Le pays restera séquestré par la politique des blocs qui a généré tant de problèmes depuis 2005 : blocage institutionnel et tension politique provoquant des éclats de violence périodiques.
Amaia Goenaga
L’année 2013 se présente compliquée pour le Liban. Le pays traverse un moment délicat sur le plan sociopolitique, en partie en raison de l’onde expansive de la crise syrienne et, en partie, du fait des disfonctionnements propres de son modèle. De plus, la conjoncture économique est très mauvaise et elle menace de devenir un facteur ajouté de déstabilisation sociale.
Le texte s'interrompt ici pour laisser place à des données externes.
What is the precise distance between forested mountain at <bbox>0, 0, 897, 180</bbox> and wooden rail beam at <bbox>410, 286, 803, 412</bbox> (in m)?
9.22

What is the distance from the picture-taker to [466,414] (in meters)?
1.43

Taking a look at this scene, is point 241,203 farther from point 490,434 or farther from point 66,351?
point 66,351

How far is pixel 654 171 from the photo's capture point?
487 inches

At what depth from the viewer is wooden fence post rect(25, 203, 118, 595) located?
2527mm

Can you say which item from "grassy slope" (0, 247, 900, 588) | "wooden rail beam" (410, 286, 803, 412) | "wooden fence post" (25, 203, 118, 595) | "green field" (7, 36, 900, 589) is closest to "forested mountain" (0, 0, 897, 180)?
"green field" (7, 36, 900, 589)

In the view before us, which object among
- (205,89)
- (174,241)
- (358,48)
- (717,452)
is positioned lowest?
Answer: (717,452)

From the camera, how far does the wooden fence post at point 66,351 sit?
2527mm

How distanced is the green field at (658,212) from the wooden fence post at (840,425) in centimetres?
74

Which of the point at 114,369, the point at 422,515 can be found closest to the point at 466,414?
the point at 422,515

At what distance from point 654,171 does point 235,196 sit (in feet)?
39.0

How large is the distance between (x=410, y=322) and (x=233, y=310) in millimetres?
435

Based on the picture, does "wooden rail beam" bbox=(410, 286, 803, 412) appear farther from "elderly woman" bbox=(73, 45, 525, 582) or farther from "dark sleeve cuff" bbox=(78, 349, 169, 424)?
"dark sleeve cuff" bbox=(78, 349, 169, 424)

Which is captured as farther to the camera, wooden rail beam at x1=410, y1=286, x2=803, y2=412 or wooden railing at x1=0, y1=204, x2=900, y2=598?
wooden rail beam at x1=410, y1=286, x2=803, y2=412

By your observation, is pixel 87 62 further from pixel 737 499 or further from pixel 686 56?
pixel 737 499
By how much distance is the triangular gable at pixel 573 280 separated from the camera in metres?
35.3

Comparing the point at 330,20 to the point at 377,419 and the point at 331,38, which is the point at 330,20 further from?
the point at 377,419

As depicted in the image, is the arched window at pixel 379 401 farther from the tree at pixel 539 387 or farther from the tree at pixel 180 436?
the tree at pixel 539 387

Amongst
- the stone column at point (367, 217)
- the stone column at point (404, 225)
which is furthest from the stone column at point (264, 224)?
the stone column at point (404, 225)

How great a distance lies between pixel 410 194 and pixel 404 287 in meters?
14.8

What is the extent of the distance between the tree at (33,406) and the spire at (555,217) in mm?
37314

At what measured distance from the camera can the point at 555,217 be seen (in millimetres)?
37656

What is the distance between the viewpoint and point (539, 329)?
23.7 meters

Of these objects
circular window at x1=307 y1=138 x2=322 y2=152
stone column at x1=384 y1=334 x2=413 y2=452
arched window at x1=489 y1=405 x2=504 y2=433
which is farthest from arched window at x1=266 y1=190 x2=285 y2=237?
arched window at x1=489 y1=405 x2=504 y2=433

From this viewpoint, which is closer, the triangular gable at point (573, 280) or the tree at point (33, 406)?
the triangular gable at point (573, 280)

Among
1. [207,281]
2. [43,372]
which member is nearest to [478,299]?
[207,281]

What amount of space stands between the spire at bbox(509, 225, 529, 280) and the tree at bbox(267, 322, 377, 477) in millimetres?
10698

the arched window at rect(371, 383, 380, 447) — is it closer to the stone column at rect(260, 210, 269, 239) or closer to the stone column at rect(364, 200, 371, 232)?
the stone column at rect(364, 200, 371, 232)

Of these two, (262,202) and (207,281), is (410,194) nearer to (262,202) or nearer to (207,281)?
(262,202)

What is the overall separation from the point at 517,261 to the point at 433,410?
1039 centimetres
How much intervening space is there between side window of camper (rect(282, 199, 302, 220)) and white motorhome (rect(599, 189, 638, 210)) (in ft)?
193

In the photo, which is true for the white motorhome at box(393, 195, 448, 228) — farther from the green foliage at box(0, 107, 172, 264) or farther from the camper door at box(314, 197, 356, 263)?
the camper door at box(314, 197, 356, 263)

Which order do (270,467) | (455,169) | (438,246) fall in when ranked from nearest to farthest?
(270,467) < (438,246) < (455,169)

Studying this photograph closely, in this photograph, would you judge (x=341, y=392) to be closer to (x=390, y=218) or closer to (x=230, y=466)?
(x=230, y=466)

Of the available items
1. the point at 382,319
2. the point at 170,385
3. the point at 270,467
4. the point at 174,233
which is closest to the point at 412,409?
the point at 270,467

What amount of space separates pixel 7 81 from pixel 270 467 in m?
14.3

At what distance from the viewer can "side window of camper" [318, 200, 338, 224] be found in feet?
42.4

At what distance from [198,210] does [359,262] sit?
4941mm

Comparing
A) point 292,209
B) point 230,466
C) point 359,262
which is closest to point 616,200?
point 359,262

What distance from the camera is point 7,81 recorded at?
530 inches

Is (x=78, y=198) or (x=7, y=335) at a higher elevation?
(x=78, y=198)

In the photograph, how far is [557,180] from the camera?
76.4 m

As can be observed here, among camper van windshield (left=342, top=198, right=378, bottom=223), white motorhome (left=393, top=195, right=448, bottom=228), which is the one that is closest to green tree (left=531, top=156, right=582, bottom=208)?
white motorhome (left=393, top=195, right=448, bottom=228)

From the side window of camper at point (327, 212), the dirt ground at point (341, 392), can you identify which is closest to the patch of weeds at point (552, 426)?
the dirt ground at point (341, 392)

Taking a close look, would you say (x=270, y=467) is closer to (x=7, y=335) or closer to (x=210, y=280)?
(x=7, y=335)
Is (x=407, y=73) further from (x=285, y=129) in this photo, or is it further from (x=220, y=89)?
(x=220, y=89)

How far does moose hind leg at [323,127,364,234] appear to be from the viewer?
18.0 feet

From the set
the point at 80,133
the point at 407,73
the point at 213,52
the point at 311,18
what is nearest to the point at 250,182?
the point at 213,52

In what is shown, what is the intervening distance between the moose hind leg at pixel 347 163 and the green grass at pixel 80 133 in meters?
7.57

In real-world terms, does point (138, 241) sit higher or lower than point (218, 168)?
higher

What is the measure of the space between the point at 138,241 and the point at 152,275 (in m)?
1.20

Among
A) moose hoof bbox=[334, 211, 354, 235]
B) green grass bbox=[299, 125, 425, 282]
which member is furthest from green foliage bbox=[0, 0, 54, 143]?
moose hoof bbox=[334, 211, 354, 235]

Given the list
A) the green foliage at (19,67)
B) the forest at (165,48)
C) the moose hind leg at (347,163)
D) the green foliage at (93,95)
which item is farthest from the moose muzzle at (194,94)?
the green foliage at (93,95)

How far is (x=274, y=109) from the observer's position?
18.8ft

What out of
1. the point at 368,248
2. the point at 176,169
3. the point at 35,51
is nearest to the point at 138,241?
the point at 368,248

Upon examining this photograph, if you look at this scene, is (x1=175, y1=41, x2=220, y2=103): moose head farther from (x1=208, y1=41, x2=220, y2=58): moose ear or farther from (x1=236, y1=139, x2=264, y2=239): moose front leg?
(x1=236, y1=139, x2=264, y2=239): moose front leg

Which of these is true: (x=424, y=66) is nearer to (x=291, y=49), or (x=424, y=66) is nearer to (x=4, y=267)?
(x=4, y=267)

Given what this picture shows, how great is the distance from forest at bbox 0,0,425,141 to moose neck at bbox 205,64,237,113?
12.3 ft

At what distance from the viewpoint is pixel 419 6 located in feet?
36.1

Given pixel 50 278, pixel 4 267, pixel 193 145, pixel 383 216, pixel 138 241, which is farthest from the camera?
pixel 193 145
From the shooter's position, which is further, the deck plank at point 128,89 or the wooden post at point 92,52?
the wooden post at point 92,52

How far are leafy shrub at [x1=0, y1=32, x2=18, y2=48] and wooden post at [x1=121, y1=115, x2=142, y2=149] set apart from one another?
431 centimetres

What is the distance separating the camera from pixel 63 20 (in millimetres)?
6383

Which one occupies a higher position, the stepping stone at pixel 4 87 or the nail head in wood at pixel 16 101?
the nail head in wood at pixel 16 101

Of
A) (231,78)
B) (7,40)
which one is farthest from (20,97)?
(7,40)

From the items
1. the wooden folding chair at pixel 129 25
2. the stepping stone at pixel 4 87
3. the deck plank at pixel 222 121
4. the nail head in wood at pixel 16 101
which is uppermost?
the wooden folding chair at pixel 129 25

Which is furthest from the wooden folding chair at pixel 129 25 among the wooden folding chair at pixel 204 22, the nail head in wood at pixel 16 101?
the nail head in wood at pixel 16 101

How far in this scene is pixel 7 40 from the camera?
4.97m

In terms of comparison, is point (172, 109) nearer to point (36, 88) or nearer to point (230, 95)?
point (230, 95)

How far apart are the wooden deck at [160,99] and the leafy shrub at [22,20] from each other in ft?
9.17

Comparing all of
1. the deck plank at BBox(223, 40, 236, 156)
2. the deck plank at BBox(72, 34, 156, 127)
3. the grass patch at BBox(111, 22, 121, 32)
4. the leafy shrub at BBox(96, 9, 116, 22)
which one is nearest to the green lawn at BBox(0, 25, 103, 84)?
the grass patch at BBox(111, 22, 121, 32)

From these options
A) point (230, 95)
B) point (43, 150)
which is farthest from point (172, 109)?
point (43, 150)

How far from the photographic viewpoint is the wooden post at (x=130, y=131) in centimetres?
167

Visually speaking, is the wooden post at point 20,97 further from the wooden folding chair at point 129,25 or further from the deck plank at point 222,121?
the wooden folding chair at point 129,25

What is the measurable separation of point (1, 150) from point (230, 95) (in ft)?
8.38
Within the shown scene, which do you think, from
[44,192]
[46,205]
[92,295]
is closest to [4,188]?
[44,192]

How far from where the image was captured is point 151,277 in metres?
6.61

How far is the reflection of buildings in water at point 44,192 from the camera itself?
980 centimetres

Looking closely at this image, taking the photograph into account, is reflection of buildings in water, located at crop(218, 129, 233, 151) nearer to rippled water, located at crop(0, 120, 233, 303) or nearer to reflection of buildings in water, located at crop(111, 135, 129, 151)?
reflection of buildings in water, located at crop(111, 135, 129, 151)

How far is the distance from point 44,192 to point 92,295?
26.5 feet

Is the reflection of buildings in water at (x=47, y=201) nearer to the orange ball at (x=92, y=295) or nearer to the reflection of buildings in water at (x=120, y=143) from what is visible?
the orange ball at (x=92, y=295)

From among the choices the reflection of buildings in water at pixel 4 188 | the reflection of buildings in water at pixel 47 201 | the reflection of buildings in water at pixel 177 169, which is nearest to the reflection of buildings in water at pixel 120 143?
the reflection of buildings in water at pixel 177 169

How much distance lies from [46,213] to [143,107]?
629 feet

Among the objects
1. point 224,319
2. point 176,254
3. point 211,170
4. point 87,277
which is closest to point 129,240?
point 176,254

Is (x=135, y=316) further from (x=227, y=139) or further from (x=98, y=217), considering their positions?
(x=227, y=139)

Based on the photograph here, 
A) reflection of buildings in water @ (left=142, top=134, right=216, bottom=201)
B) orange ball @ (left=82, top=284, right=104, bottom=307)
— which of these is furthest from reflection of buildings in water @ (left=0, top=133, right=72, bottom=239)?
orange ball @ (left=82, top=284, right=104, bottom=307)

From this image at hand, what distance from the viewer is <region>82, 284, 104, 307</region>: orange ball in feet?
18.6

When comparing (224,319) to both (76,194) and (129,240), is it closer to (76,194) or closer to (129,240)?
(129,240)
Dans ce contexte, le Liban se prépare pour un nouveau rendez-vous électoral au printemps prochain. Si, comme il est prévisible, les élections sont convoquées sans réformes importantes du système électoral, la clé de la future majorité parlementaire tiendra à une poignée de sièges. La loi électorale et les accords préélectoraux seront essentiels, au moment de déterminer qui remportera ces sièges, la coalition du 14 Mars (14M) ou celle du 8 Mars (8M), deux coalitions multiconfessionnelles qui dominent la scène politique libanaise depuis 2005. Grosso modo, le 14M, dirigé par la famille Hariri, se définit par son opposition au régime syrien et sa traditionnelle influence sur le Liban. Le 8M, dirigé par le Hezbollah, se définit par son opposition à l’interventionnisme occidental au Liban et par son alliance avec le régime de Bashar al Assad. Depuis juillet 2010, le gouvernement est dirigé par des membres du 8M.
Pour une réforme de la loi électorale
Conscients de ce fait, cela fait des mois que la réforme de la loi électorale est devenue un sujet central dans la vie politique nationale.
Le Liban est, depuis les années vingt, une république parlementaire qui, sauf pendant la guerre civile (1975- 1991), a convoqué des élections législatives régulièrement. Ainsi, le pays a souvent été catalogué comme l’unique démocratie arabe. Cependant, le système électoral libanais présente de graves déficiences démocratiques, il atrophie la représentativité du citoyen et il limite la concurrence politique, en contribuant à la perpétuation des élites traditionnelles dans les institutions.